Analyze multi-factor problems with fishbone diagrams to avoid single-cause fixation — MEDIUM

Fishbone Diagram (Ishikawa)

Visualize multiple potential causes organized by category. Best for problems with several contributing factors.

Software-Specific Categories

                    +-------------+
          Code -----+             |
                    |             |
 Infrastructure ----+             +---- BUG/INCIDENT
                    |             |
   Dependencies ----+             |
                    |             |
   Configuration ---+             |
                    |             |
        Process ----+             |
                    |             |
        People -----+             |
                    +-------------+

Example: API Latency Spike

CategoryPotential Causes
CodeN+1 query, missing index, sync blocking call
InfrastructureDB connection pool exhausted, network saturation, insufficient RAM
DependenciesExternal API slow, Redis timeout, CDN cache miss
ConfigurationWrong pool size, missing timeout, debug logging on
ProcessNo load testing, no perf regression CI
PeopleUnfamiliarity with query optimizer, missing review

Fishbone Process

  1. Define the problem clearly (the fish head)
  2. Identify major categories (the bones) — use software categories above
  3. Brainstorm causes for each category
  4. Analyze relationships between causes across categories
  5. Prioritize most likely root causes by evidence
  6. Verify with data, metrics, or targeted testing
  7. Take action on confirmed causes

When to Use Fishbone

ScenarioUse Fishbone?
Multiple things went wrongYes
Problem has one clear causeNo — use 5 Whys
Team brainstorming sessionYes
Safety-critical failure analysisNo — use Fault Tree
Recurring issue with no clear patternYes

Incorrect — jumping to one cause without category analysis:

### API Latency Spike Analysis

**Root Cause:** N+1 query in user endpoint
**Fix:** Add query optimization

Correct — fishbone analysis across all categories:

### API Latency Spike — Fishbone Analysis

**Code:**
- N+1 query in user endpoint (CONFIRMED via query log)
- Sync blocking call to external API

**Infrastructure:**
- DB connection pool exhausted (CONFIRMED: 0 available connections)
- Network saturation (ruled out: 20% utilization)

**Dependencies:**
- Redis timeout increased (ruled out: within SLA)

**Configuration:**
- Connection pool size too small (CONFIRMED: 10 max, need 50)

**Process:**
- No load testing in CI (process gap)

**Root Causes (cross-category):**
1. N+1 query (Code) + small pool (Config) = exhaustion
2. Missing load tests (Process) = undetected before prod

**Actions:**
- Fix N+1 query immediately
- Increase pool size 10 → 50
- Add load tests to CI

Key Rules

  • Use software-specific categories (Code, Infrastructure, Dependencies, Configuration, Process, People)
  • Brainstorm causes per category before analyzing relationships
  • Look for cross-category interactions (e.g., code + config)
  • Prioritize by evidence, not by assumption
  • Verify top candidates with data or experiments before committing to a fix

Apply the 5 Whys technique to reach root causes instead of fixing symptoms — HIGH

5 Whys Technique

Iteratively ask "why" to drill down from symptom to root cause.
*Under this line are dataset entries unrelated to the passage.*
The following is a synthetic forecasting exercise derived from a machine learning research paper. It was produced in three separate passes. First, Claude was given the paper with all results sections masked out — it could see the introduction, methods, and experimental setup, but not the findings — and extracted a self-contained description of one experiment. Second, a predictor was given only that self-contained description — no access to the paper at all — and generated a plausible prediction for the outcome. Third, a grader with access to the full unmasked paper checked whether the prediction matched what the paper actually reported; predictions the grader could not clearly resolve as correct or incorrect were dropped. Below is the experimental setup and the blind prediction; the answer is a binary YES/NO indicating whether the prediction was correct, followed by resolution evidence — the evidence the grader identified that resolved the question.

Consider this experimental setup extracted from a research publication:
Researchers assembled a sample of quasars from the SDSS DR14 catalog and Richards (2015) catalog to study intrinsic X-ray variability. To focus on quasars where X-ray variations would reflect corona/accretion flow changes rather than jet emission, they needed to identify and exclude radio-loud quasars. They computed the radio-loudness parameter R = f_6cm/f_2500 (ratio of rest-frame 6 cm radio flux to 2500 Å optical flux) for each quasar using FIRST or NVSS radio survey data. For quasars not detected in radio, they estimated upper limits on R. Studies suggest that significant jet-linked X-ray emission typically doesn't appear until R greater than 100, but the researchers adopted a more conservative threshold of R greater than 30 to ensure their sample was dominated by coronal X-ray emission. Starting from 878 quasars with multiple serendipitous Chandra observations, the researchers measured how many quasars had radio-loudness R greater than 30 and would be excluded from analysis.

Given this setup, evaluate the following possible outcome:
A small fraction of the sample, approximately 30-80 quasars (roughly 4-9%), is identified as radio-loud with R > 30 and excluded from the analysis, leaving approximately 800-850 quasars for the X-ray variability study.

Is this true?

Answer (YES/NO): NO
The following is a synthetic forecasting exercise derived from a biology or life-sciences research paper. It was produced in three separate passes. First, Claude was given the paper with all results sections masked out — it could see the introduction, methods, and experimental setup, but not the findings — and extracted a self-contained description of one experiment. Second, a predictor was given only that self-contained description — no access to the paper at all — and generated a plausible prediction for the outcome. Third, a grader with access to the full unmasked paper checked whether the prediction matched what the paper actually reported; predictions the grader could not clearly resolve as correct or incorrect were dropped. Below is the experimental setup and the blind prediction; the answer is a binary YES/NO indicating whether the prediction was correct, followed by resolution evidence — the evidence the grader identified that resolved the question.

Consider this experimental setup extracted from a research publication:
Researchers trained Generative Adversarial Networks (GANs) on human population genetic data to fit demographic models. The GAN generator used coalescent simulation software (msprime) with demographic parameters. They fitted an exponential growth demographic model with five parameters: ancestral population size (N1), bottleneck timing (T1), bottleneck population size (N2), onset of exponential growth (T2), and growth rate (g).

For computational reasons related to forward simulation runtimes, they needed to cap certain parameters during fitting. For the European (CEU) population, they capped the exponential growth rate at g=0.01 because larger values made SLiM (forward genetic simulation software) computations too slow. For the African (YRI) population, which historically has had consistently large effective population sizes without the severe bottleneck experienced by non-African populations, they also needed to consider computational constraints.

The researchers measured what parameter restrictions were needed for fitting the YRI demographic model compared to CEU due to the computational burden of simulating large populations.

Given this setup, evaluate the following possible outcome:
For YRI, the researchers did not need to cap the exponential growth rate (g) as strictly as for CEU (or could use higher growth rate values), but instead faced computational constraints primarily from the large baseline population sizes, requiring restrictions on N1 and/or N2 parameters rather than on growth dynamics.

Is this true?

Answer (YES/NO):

Simple, fast, and effective for linear causal chains.

Process

Problem Statement: [Clear description of the issue]
    |
    v
Why #1: [First level cause]
    |
    v
Why #2: [Deeper cause]
    |
    v
Why #3: [Even deeper]
    |
    v
Why #4: [Getting to root]
    |
    v
Why #5: [Root cause identified]
    |
    v
Action: [Fix that addresses root cause]

Example: Production Outage

**Problem:** Website was down for 2 hours

**Why 1:** The application server ran out of memory and crashed.
**Why 2:** A memory leak in the image processing service accumulated over time.
**Why 3:** The service wasn't releasing image buffers after processing.
**Why 4:** The cleanup code had a bug introduced in last week's release.
**Why 5:** We don't have automated memory leak detection in our test suite.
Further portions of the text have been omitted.